§ Given text:
4-node DGX Spark cluster without a switch

I only have two nodes so I have not been able to test the below.

Today as we all know we can do 2-node and 3-node clusters using direct DAC cables keeping the latency very low. With 2-nodes we get good scaling with Tensor-parallel workloads and if you have 3-nodes then you are stuck with pipeline-parallel workloads not adding any speed. If you want 4-nodes or more a switch is required adding latency affecting Tensor-parallel workloads.

So what if we could do 4-nodes without the latency penalty?

With the two ConnectX-7 ports per unit we can do 3-nodes using 3 QSFP56 DAC cables. If you try 200G QSFP56 to 2x 100G QSFP56 breakout cables you run out of ports in the nodes before you have a full mesh since you can’t recombine the spare 100G ends together.

Let me introduce an option that can: 200GBASE-SR4 transceivers, they are the optical version of the DAC cable above but where you can break out and recombine the lanes as you want using basic MPO-12 to LC-LC breakout cables and LC-LC duplex couplers.

The connectivity is pretty straight forward. Plug in one transceiver in each of your 4 nodes. Plug in one breakout cable into each transceiver.

Join the breakout cables as following (LC-LC 5 and 6 are unused):

Source node Source cable Destination node Destination cable
Node-1 LC-LC 1 Node-2 LC-LC 3
Node-1 LC-LC 2 Node-2 LC-LC 4
Node-2 LC-LC 1 Node-3 LC-LC 3
Node-2 LC-LC 2 Node-3 LC-LC 4
Node-3 LC-LC 1 Node-4 LC-LC 3
Node-3 LC-LC 2 Node-4 LC-LC 4
Node-4 LC-LC 1 Node-1 LC-LC 3
Node-4 LC-LC 2 Node-1 LC-LC 4

This gives us a ring of 100G links, for a full mesh we can add two regular QSFP56 DAC cables, one from Node-1 to Node-3 and one from Node-2 to Node 4.

§ Dataset excerpts:
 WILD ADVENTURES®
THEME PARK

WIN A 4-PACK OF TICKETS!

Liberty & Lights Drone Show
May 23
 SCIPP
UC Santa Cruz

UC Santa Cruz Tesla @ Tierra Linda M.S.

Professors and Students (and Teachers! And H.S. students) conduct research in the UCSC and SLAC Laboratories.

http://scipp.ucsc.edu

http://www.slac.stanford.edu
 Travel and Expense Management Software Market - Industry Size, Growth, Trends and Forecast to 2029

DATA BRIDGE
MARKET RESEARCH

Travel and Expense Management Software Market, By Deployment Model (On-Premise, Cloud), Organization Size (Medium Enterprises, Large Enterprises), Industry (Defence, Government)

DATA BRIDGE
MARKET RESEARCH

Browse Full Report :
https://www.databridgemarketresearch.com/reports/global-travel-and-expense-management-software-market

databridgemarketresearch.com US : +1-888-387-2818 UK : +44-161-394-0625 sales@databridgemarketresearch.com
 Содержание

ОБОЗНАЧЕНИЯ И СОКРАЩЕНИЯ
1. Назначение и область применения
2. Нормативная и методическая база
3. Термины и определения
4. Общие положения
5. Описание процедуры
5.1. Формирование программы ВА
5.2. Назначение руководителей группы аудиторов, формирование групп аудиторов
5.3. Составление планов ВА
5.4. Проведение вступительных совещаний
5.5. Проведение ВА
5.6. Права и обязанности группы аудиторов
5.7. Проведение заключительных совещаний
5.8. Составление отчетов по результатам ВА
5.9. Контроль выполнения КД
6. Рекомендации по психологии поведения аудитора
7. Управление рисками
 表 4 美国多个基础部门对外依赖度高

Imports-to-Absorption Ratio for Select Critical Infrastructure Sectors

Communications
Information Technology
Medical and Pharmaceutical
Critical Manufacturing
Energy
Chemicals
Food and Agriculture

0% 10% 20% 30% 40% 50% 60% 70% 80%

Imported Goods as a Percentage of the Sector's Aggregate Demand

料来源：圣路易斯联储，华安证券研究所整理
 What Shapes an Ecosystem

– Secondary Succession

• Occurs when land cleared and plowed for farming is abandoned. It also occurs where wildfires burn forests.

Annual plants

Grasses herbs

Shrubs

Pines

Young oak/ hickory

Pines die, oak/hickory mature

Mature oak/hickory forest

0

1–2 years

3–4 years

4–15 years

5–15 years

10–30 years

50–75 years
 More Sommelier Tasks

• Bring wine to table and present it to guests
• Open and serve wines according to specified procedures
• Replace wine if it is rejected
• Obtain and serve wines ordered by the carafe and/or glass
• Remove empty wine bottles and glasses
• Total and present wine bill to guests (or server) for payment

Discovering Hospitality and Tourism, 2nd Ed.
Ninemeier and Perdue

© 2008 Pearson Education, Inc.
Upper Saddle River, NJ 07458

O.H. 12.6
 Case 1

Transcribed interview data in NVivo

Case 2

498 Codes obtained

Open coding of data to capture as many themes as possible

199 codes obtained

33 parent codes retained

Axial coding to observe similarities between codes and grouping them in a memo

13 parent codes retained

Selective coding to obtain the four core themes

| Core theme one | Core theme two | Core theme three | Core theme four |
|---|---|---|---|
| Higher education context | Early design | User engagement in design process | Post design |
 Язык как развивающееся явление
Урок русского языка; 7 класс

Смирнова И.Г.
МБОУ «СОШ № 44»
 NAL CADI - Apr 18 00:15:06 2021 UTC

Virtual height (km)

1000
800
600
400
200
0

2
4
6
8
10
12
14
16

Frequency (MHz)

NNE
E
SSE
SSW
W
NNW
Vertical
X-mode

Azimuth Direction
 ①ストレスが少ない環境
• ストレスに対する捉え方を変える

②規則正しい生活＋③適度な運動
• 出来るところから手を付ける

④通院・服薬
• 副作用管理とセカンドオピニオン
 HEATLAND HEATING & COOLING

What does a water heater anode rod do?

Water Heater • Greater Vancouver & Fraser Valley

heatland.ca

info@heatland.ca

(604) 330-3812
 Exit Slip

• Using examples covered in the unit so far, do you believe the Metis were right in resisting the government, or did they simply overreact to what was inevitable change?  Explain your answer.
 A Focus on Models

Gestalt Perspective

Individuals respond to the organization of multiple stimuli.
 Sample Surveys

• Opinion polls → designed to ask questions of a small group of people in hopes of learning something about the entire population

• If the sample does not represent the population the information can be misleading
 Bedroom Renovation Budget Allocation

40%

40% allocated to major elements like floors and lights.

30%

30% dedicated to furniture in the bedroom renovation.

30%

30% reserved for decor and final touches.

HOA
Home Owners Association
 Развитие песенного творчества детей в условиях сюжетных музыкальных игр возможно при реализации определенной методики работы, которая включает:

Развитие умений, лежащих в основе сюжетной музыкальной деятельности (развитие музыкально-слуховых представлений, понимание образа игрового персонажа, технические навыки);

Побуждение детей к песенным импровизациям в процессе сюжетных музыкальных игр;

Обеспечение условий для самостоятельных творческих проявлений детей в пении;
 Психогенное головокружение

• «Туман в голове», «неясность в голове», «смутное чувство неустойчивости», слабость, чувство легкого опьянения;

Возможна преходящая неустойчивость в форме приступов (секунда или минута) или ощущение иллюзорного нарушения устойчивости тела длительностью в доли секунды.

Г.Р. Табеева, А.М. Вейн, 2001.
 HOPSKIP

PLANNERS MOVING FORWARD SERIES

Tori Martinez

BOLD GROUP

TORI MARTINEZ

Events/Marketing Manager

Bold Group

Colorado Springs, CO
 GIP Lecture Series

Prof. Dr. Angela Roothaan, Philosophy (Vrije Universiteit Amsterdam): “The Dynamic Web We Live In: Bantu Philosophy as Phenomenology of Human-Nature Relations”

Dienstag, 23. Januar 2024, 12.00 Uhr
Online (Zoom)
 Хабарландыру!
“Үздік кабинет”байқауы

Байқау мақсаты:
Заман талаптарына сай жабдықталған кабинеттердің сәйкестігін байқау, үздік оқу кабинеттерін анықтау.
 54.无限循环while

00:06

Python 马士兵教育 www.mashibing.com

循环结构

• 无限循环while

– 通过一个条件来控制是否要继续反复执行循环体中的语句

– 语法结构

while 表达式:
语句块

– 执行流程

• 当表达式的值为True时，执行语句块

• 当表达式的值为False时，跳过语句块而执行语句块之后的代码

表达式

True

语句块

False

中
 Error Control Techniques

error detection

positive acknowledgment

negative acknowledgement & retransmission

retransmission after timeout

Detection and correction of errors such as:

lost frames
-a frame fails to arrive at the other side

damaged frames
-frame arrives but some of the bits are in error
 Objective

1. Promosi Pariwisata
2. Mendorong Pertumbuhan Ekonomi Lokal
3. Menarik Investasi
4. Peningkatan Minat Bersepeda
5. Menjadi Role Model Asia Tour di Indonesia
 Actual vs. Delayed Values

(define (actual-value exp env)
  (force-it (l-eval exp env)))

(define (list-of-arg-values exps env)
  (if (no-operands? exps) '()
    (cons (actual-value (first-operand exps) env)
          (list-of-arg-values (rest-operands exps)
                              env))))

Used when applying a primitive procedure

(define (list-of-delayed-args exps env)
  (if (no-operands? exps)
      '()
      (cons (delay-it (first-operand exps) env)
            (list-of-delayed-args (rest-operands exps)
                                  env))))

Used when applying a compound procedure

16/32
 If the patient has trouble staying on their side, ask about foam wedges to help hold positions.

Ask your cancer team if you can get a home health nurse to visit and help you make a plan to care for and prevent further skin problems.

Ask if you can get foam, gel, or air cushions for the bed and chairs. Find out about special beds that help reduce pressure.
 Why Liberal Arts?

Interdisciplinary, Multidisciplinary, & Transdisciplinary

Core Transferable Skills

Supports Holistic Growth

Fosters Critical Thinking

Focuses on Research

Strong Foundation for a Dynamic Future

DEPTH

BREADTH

§ Activity A:
In the DGX Spark cluster post, which type of transceiver is proposed for building a 4-node cluster without a switch?
§ Activity B:
From the DGX Spark cluster post, extract the passage from "Let me introduce" to "into each transceiver.".

§ Task result A:
200GBASE-SR4 transceivers.

§ Task result B:
Let me introduce an option that can: 200GBASE-SR4 transceivers, they are the optical version of the DAC cable above but where you can break out and recombine the lanes as you want using basic MPO-12 to LC-LC breakout cables and LC-LC duplex couplers.

The connectivity is pretty straight forward. Plug in one transceiver in each of your 4 nodes. Plug in one breakout cable into each transceiver.